Investors could in theory take advantage of this mispricing by buying the preferred stock and shorting the common. If the common “should” decline 3x as much as the preferred, they can short $1 of the common for every $3 of the preferred they buy. Taking SSW-PG, the company’s cumulative 8.2% preferred as an example (currently yielding 10% at $20.50) an investor could short 1000 shares of SSW for $9,500, with an annual cost of $1500 in dividends, and buy 1390 shares of SSW-PG for $28,500 which pay annual dividends of $2,850. Hence, a net investment of $19,000 would yield a net $1,350 in dividends (6.8%) and be largely hedged against risks to the company.
Unfortunately, Seaspan shares are difficult to borrow, and so a more achievable hedge is to use long-dated puts. May 2017 SSW $7.50 puts can currently be bought at approximately $0.60 per share. While these do not insulate the investor against small declines in SSW, they are an excellent hedge against the large declines in the stock, which would occur if the common dividend were cut to $0 and the preferred dividends were at risk. For a hedge similar to the 1000 shares of SSW sold short above, an investor would need 10 contracts which would cost $600 plus commission and hedge the position for six months. During that time, the 1390 shares of SSW-PG would pay $1425 in dividends, so the net annual yield would be 5.5% on the whole hedged position, assuming that new puts could be sold for similar prices every 6 months.
5.5% is an attractive yield for a stock market investment, made even more attractive by the relatively low risk nature of this hedged investment in preferred stock. It also has the potential of significant capital gains if the preferred shares recover to something closer to their true value.
This is why I have been buying SSW-PG and hedging part of that position with puts on SSW.
Endnote: Is Seaspan Green?
Regular readers may wonder why I’m interested in Seaspan at all, given that I do almost exclusively green investing. Global container shipping is a key part of world trade, the antithesis of the “buy local” movement. Buying local is often seen as green, but in my opinion, that depends on what you are buying and how it was made.
I admit that this is very subjective, so if you think that global trade is always bad, you should avoid investing in Seaspan. That said, here is why I consider Seaspan green:
- Shipping is, pound for pound, the most fuel efficient way to move goods over long distances.
- Seaspan’s ships are among the world’s most efficient.
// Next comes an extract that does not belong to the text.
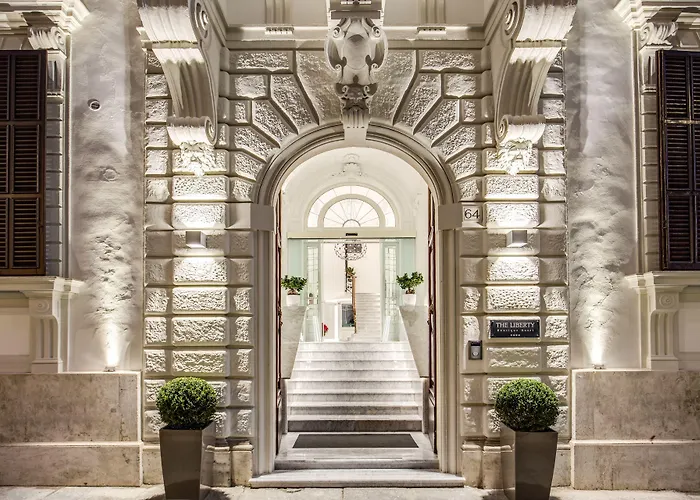 Liberty BoutiqueBoutique Hotel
- Fuel efficiency can be further improved by “slow steaming,” a.k.a. going more slowly. Slow steaming requires more ships to move a fixed number of goods the same distance in the same amount of time, and so this easy way to reduce fuel use has the effect of increasing the demand for ships, which in turn benefits Seaspan.
In short, I expect that Seaspan should be a net beneficiary of worldwide efforts to reduce greenhouse gas emissions and fuel use. This precisely my definition for a “green” stock. I invest in companies I believe will gain from efforts to fight climate change and other environmental problems.
DISCLOSURE: Long SSW-PG. Long Puts on SSW common.
DISCLAIMER: Past performance is not a guarantee or a reliable indicator of future results. This article contains the current opinions of the author and such opinions are subject to change without notice. This article has been distributed for informational purposes only. Forecasts, estimates, and certain information contained herein should not be considered as investment advice or a recommendation of any particular security, strategy or investment product. Information contained herein has been obtained from sources believed to be reliable, but not guaranteed.